Athens, Ga. – Harper Ann Moffett, an Oconee County High School junior, recently introduced third graders at Colham Ferry Elementary School to Connect to Protect, a pollinator conservation program run by the State Botanical Garden of Georgia at the University of Georgia.
In March, Moffett spoke with the students about native plants’ benefits for wildlife, including pollinators. Afterwards, she instructed them on ways to take care of the demonstration garden she planted at the school.
Weeks later, and after years of planning, CFES became one of 26 Georgia elementary schools to earn STEM certification, a status rewarded to schools invested in science, technology, engineering and math education. Only one percent of Georgia’s elementary schools are STEM certified.
Moffett discovered the Connect to Protect program while searching for community leadership opportunities. It was her father, Mincy Moffett, a botanist with the Georgia Department of Natural Resources, who suggested she contact the garden about Connect to Protect.
“My dad has always emphasized the environment and the plants that make it up,” Harper Ann said. “As I’ve gotten older, I’ve realized how essential they are to us and our communities.”
Connect to Protect, a multi-faceted program, encourages local businesses, schools and homeowners to support pollinator communities by using native species in their gardens and plant displays.
The purpose of Connect to Protect is to teach others about the importance of native plants for restoring pollinator resources and to prevent diversity loss from disrupting our natural communities.
Heather Alley, conservation horticulturist and Connect to Protect program coordinator, supplied Moffett with the plants and wooden planter for the demonstration garden. The State Botanical Garden’s education department provided her with Connect to Protect handouts and signage.
“This is a mutually beneficial project,” said Alley. “Harper Ann was able to gain leadership experience, and the garden’s conservation and education efforts were promoted to a young audience.”
The teachers at CFES agree that Moffett’s presentation brought a fresh look to their science education curriculum.

_Saved data entries_

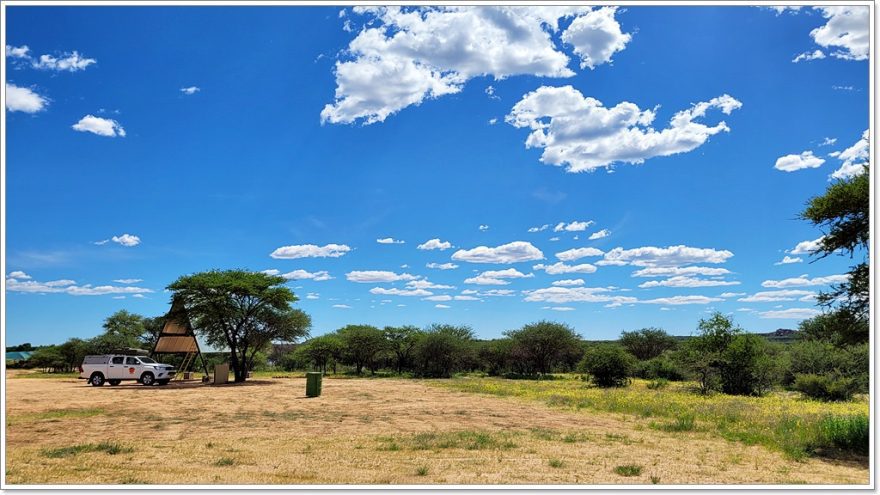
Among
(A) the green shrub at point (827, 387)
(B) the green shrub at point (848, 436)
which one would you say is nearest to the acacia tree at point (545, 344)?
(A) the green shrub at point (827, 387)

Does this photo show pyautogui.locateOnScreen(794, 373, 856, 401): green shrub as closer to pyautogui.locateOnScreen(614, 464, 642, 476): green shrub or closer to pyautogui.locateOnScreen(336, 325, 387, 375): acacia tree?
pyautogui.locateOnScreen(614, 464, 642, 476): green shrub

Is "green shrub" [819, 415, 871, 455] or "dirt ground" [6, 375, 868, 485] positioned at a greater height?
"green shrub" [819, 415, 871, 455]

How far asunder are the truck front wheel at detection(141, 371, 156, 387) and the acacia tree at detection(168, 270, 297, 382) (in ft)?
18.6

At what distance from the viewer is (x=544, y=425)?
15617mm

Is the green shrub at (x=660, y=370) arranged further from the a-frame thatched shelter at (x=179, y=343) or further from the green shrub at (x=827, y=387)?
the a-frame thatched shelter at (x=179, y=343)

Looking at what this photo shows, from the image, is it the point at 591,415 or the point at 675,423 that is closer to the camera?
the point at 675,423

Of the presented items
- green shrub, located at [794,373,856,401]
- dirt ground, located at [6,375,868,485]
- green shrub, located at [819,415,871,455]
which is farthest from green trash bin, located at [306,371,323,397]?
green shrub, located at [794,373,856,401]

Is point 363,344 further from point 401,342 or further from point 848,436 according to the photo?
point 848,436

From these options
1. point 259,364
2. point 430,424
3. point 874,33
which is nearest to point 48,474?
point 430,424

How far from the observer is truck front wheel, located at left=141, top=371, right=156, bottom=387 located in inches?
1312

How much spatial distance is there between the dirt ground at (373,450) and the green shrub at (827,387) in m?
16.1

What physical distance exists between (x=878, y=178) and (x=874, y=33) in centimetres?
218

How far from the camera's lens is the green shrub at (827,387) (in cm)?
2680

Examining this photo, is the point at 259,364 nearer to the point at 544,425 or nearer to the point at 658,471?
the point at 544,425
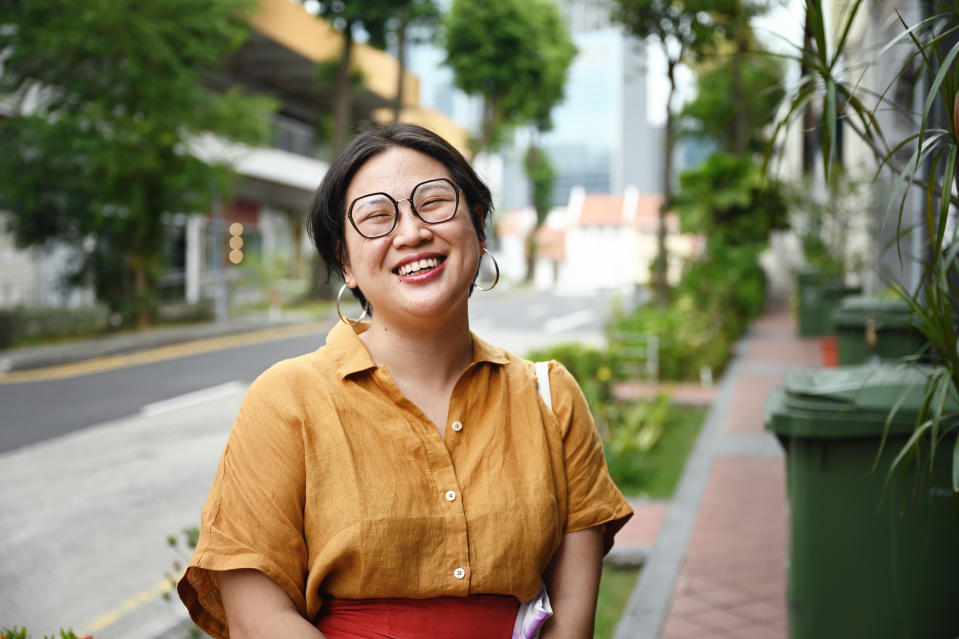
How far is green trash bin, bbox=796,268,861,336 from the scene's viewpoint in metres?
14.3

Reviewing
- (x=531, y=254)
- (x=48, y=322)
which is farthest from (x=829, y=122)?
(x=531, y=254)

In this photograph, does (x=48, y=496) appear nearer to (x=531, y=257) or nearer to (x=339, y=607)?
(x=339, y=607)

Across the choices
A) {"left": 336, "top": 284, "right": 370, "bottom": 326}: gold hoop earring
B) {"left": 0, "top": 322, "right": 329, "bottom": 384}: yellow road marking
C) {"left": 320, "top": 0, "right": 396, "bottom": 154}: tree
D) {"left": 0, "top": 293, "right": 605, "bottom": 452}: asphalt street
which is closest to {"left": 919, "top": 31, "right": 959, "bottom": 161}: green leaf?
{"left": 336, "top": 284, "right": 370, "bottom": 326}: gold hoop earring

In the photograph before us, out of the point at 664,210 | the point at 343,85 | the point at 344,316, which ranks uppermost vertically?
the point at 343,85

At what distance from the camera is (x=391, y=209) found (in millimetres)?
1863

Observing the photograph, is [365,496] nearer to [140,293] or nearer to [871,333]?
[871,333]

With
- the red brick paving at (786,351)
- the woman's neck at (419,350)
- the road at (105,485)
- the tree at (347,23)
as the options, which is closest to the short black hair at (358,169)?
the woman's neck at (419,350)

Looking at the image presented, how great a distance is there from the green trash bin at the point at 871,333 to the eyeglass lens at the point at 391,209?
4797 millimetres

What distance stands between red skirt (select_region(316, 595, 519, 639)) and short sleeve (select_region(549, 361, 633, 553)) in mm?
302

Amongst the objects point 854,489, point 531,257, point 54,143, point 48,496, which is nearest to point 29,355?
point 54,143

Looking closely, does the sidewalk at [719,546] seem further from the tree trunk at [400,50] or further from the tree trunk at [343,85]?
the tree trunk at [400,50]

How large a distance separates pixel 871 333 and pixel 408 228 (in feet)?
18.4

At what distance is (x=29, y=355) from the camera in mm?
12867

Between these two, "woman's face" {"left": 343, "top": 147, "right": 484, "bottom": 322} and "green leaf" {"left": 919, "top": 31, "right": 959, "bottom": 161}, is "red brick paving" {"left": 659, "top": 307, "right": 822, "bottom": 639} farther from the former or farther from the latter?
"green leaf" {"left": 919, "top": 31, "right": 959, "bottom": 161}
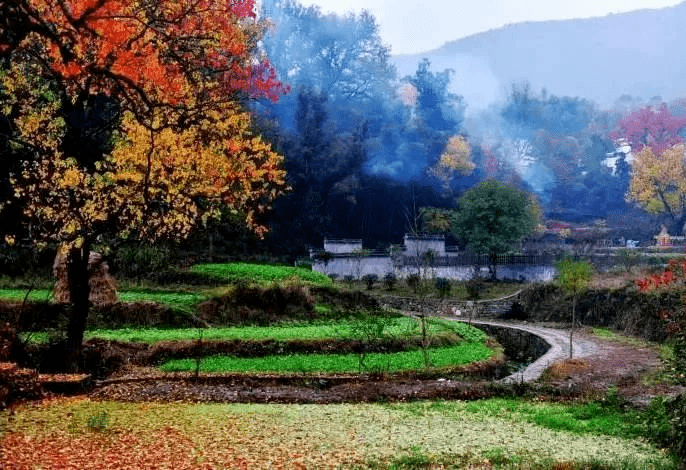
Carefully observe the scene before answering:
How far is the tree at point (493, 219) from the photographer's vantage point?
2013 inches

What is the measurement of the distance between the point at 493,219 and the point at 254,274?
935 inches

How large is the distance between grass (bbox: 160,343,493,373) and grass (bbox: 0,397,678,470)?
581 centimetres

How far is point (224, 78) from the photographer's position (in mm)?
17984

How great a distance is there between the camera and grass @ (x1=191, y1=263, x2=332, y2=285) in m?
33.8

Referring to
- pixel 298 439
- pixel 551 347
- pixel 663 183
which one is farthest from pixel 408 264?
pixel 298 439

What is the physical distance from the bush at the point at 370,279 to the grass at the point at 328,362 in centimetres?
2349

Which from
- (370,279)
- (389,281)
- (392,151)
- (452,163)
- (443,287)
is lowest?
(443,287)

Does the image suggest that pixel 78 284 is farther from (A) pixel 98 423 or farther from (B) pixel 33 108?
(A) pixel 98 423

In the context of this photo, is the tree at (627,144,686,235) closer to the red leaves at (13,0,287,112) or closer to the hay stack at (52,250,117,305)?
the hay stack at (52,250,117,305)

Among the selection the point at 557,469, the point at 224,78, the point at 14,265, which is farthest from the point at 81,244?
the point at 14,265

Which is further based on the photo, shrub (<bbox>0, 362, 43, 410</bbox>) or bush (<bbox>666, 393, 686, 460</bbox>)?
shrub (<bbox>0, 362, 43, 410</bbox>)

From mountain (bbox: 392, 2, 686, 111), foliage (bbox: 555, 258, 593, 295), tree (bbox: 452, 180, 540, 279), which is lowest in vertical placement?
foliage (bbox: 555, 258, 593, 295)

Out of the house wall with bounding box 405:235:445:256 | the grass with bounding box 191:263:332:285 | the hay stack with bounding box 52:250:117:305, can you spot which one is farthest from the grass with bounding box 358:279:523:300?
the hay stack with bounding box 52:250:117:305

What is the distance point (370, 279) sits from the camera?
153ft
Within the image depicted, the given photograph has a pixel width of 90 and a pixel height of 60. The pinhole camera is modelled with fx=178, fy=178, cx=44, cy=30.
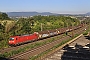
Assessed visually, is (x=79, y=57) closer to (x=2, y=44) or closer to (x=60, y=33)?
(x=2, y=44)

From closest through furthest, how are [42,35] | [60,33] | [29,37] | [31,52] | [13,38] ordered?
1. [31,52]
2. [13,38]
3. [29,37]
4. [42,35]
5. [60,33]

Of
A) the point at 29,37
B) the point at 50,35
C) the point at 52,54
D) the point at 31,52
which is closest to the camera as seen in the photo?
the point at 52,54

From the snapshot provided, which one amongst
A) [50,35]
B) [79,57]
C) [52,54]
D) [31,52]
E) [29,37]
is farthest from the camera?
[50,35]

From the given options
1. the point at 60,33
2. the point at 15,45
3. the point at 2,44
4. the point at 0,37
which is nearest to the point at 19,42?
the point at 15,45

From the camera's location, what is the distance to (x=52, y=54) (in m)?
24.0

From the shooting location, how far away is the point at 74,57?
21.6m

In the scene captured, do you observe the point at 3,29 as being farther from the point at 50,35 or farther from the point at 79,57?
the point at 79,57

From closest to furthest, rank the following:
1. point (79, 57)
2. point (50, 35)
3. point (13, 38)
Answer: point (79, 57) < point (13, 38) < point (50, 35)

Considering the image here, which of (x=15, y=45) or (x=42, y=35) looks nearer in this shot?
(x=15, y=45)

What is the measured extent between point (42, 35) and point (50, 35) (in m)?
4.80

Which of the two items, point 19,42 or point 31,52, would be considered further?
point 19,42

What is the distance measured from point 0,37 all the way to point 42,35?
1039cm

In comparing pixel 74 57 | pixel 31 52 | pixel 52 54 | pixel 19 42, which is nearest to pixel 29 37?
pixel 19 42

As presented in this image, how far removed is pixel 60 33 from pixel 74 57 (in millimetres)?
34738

...

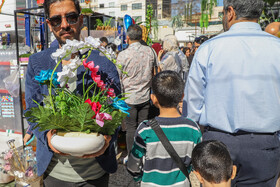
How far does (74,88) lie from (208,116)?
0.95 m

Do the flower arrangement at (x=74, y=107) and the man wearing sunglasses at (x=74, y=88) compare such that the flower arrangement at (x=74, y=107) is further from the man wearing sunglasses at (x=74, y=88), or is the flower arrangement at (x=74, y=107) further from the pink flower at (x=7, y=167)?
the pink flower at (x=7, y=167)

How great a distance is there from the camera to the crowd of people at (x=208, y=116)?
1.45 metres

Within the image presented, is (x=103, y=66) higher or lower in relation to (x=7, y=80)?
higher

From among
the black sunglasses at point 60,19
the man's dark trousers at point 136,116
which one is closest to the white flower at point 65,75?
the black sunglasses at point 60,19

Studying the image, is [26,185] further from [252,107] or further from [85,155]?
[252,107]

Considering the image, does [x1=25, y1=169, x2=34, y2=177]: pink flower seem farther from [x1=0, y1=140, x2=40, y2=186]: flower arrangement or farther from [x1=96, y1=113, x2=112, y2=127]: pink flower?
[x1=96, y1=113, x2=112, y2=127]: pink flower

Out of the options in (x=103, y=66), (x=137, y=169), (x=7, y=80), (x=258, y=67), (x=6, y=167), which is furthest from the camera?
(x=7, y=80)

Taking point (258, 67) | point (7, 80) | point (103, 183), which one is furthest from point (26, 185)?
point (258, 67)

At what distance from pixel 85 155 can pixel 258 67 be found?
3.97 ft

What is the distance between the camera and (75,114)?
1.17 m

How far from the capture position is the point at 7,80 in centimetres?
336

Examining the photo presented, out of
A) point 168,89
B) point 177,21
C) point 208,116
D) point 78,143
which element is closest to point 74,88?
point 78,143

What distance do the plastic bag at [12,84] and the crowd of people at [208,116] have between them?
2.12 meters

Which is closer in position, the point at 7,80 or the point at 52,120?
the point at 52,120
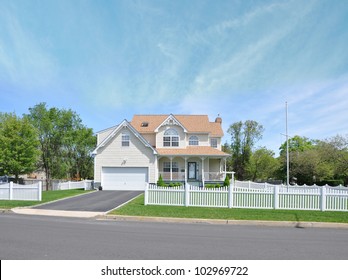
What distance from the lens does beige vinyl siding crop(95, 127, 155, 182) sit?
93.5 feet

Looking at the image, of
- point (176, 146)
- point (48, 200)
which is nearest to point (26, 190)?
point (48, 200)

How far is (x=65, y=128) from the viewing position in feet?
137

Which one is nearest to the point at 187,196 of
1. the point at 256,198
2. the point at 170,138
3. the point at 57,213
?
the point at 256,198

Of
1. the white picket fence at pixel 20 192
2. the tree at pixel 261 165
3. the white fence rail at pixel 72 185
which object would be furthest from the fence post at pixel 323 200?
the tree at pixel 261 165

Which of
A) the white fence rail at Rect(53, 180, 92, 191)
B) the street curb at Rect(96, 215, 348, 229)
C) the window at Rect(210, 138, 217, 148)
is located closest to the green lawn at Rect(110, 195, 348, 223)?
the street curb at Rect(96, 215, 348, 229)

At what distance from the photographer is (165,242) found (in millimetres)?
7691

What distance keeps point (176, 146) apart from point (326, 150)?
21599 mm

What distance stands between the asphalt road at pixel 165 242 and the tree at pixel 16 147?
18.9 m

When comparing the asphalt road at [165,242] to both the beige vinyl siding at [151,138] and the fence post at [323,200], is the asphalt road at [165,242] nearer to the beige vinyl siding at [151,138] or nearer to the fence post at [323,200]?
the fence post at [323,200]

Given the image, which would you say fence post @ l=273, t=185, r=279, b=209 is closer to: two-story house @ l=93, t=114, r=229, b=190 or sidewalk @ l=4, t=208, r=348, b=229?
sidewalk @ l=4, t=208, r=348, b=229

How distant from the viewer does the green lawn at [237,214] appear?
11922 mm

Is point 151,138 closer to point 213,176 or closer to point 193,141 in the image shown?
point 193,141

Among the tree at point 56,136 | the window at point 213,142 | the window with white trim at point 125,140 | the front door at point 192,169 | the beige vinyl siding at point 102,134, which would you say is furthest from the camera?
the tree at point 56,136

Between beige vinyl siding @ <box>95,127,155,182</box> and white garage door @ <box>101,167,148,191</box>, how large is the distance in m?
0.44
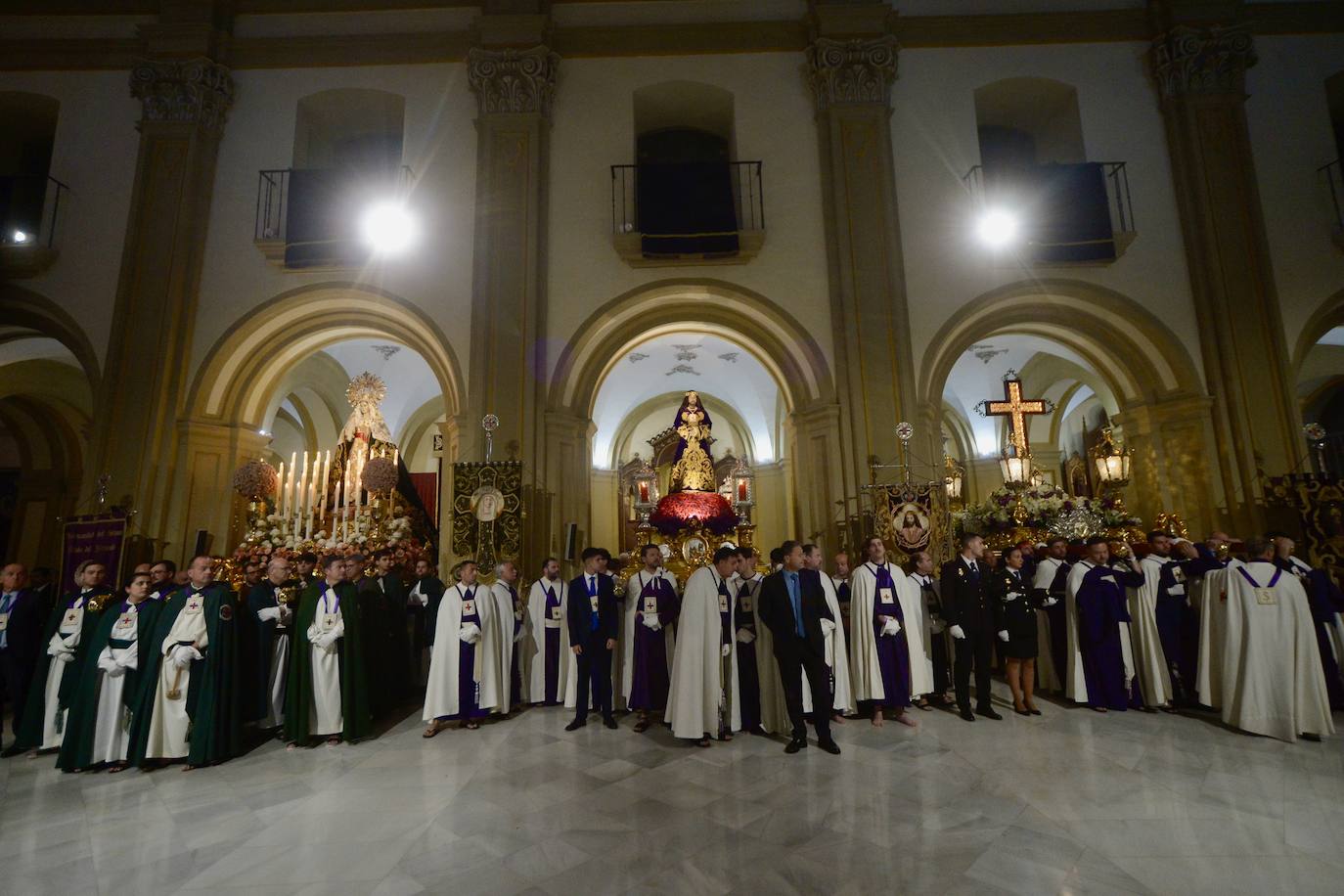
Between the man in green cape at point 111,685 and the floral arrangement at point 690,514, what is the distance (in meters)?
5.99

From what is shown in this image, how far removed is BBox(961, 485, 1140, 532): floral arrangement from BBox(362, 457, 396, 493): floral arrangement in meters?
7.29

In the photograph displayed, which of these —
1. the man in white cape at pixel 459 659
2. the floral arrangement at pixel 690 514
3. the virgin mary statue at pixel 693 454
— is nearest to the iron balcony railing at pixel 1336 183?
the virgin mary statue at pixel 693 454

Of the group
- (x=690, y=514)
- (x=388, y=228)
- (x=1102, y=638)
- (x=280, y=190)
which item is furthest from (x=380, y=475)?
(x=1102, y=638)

_ASSIGNMENT_
According to the article about Connect to Protect, who gave Moffett the plants and wooden planter for the demonstration garden? The lines are separate material unrelated to the article about Connect to Protect.

_TASK RESPONSE_
Heather Alley, the conservation horticulturist and Connect to Protect program coordinator.